# AIM:
Copy the records below, switching every "further" to "farther" and leaving everything else unchanged.

══ ENTRIES SUPPLIED ══

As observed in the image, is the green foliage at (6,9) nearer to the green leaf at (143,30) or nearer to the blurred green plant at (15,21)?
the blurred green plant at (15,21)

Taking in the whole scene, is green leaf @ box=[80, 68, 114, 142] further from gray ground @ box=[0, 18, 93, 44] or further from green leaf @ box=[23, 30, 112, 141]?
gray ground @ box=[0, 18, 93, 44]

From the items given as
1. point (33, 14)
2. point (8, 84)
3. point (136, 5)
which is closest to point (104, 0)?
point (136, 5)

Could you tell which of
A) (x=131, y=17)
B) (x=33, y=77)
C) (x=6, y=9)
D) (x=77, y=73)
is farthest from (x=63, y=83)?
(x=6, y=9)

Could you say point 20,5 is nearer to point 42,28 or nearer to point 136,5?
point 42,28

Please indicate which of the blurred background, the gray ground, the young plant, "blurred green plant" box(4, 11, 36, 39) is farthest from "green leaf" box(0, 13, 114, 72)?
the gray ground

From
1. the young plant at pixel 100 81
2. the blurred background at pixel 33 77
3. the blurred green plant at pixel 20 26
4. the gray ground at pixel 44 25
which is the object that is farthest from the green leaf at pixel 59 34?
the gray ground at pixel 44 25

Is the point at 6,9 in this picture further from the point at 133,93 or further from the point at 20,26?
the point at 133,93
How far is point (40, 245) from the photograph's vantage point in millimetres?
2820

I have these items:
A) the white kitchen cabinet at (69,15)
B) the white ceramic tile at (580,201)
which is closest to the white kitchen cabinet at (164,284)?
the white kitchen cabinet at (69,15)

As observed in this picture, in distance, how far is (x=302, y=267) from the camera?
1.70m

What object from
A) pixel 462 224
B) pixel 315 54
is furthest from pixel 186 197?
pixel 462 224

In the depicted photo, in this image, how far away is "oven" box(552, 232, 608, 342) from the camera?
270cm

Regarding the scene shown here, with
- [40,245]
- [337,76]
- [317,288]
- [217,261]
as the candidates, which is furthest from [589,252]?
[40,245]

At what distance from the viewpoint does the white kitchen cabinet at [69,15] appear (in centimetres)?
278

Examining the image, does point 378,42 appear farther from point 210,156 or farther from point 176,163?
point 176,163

═══

# TASK SOLUTION:
As observed in the image, is the green foliage at (6,9) nearer to the green leaf at (143,30) or nearer to the blurred green plant at (15,21)?
the blurred green plant at (15,21)

Taking in the whole scene, is green leaf @ box=[80, 68, 114, 142] farther from gray ground @ box=[0, 18, 93, 44] or farther from green leaf @ box=[23, 30, 112, 141]?
gray ground @ box=[0, 18, 93, 44]

From the items given as
1. point (33, 14)
2. point (8, 84)
3. point (136, 5)
which is closest to point (104, 0)?
point (136, 5)

Could you tell which of
A) (x=131, y=17)
B) (x=33, y=77)
C) (x=6, y=9)
D) (x=77, y=73)
is farthest from (x=63, y=83)?
(x=6, y=9)

Could you say point 20,5 is nearer to point 42,28 or nearer to point 136,5?
point 42,28

Please indicate which of the blurred background, the gray ground, the young plant, "blurred green plant" box(4, 11, 36, 39) is farthest from "green leaf" box(0, 13, 114, 72)?
the gray ground

From
1. the young plant at pixel 100 81
2. the blurred background at pixel 33 77
3. the blurred green plant at pixel 20 26
4. the gray ground at pixel 44 25
which is the object that is farthest from the green leaf at pixel 59 34?
the gray ground at pixel 44 25

Is the point at 6,9 in this picture farther from the point at 133,93 or farther from the point at 20,26?
the point at 133,93
How far is point (40, 245) from the photograph's vantage point in millimetres?
2820

I have these items:
A) the white kitchen cabinet at (69,15)
B) the white ceramic tile at (580,201)
which is closest to the white kitchen cabinet at (164,284)?
the white kitchen cabinet at (69,15)

As observed in this picture, in distance, how far is (x=302, y=267) from the camera?
1.70m

What object from
A) pixel 462 224
B) pixel 315 54
is furthest from pixel 186 197?
pixel 462 224

In the depicted photo, in this image, how far away is "oven" box(552, 232, 608, 342) from the camera?
270cm

Regarding the scene shown here, with
- [40,245]
- [337,76]
- [317,288]
- [217,261]
as the candidates, which is furthest from [589,252]?
[40,245]

At what distance from the viewpoint does the white kitchen cabinet at [69,15] appear (in centimetres)?
278

Examining the image, does point 378,42 appear farther from point 210,156 or farther from point 176,163?
point 176,163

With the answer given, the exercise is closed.